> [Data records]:
---+---

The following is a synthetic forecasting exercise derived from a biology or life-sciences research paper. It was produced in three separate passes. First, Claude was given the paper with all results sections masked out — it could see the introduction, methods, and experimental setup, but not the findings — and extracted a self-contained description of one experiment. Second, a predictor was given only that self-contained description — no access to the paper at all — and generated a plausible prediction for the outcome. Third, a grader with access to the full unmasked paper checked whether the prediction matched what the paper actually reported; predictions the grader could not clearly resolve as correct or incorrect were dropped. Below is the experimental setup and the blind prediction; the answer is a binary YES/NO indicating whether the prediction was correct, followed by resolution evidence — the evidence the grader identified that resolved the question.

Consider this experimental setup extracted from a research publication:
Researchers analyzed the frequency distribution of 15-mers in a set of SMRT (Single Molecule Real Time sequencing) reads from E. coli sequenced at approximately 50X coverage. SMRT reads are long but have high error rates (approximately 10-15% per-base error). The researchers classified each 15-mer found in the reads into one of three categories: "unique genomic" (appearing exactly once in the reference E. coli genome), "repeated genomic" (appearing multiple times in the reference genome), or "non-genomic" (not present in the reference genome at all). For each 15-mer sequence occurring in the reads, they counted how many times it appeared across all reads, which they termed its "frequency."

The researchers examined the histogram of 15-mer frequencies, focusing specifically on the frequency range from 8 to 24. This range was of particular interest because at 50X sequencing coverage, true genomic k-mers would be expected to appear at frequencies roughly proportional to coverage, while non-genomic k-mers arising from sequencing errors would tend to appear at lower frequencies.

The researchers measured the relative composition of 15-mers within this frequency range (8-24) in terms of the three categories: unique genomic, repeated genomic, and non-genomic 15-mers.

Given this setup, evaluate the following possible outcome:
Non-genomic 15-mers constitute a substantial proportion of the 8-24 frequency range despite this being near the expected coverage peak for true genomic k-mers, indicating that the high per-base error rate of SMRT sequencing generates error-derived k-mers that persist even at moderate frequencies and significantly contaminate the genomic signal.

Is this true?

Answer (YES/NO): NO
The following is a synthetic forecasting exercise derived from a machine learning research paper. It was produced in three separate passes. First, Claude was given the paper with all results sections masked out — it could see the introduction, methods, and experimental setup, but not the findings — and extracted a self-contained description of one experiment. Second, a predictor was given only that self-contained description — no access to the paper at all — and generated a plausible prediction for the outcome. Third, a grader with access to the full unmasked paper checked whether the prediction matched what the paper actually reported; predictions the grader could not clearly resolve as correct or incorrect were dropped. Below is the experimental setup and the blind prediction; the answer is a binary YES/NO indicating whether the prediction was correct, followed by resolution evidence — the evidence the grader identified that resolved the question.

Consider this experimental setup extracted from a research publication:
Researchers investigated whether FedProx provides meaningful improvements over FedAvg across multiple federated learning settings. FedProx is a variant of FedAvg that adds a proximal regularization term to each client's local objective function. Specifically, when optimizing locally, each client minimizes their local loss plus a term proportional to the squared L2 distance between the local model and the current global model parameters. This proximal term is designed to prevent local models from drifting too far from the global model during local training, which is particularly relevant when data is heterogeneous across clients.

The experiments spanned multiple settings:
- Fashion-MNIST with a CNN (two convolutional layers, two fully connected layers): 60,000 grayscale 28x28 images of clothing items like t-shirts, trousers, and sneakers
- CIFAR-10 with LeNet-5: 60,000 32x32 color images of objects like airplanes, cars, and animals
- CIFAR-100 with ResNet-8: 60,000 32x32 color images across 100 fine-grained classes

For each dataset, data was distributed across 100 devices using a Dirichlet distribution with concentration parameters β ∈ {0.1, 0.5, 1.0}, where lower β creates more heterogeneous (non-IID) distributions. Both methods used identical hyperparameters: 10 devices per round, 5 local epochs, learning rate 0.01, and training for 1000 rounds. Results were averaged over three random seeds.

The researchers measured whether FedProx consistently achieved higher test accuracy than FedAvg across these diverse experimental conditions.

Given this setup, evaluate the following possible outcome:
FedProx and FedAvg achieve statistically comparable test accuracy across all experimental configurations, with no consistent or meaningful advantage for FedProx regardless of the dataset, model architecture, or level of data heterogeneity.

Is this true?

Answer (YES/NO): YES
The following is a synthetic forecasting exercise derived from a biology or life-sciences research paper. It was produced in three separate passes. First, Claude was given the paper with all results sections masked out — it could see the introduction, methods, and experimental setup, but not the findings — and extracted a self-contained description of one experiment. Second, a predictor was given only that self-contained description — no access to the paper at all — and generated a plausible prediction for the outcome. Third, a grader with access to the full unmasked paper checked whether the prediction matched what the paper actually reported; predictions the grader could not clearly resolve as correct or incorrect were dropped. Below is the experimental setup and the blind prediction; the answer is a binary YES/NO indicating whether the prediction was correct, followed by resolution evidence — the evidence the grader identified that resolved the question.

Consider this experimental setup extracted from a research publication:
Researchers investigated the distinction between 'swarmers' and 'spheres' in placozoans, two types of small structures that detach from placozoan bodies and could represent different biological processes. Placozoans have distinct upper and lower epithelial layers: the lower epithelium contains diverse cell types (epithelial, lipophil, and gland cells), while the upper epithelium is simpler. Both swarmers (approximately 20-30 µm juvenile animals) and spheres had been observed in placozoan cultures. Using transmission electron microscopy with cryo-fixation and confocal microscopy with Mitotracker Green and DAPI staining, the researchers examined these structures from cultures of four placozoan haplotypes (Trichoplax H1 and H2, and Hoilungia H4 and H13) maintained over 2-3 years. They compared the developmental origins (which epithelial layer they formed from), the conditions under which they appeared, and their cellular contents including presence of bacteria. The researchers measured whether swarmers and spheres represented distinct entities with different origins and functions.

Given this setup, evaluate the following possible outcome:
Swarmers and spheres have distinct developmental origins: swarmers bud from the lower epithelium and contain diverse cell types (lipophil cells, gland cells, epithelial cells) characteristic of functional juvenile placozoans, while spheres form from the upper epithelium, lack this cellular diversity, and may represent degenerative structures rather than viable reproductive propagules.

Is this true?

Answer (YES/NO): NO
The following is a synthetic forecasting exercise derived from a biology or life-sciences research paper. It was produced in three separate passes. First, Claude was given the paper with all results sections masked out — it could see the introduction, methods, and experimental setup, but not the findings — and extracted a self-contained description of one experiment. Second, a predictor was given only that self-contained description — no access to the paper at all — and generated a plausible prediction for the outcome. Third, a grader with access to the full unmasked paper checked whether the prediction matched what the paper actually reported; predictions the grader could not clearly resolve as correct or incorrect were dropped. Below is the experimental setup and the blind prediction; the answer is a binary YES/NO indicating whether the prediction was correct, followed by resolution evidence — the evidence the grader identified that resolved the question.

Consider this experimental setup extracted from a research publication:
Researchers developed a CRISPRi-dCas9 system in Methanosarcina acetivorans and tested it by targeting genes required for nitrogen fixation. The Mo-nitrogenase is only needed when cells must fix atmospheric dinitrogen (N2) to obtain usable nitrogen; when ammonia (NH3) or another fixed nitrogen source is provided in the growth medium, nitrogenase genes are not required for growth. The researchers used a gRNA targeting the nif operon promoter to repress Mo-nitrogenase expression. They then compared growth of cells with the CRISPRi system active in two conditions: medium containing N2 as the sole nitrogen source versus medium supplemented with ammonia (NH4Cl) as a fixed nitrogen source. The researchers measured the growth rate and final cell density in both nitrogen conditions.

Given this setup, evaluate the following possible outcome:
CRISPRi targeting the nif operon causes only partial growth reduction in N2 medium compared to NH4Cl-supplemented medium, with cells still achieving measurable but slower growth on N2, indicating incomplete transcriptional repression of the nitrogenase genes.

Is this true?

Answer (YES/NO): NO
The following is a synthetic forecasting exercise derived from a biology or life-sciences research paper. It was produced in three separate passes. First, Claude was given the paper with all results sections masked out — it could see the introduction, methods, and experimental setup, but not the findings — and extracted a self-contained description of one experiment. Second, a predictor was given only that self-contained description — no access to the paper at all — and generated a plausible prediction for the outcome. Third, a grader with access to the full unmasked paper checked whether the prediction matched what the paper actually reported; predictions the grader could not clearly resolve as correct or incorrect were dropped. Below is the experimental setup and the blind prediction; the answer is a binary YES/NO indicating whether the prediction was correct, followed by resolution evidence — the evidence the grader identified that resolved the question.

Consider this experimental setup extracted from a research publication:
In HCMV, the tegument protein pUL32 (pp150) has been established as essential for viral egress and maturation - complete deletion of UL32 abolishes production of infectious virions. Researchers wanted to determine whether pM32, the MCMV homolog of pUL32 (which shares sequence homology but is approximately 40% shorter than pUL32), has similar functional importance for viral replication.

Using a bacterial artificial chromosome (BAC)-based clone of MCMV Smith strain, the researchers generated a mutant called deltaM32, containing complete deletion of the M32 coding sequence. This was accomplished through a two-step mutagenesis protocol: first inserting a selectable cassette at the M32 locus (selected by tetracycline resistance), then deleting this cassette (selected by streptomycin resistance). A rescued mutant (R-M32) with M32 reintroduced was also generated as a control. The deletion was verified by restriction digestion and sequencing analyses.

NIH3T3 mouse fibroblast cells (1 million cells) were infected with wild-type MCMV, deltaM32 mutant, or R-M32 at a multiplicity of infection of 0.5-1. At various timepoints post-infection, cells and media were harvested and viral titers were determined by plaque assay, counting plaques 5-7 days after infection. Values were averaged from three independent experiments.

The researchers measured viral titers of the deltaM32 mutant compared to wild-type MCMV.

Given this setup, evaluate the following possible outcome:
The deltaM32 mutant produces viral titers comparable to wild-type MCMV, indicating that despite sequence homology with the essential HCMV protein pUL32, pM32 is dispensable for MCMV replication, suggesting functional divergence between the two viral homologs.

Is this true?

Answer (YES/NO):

---+---

> [WHAT YOU WILL DO]:
Taking every line of the records above into account, tally those that contain "comparable" and give only the total.

> [EXPECTED ANSWER]:
2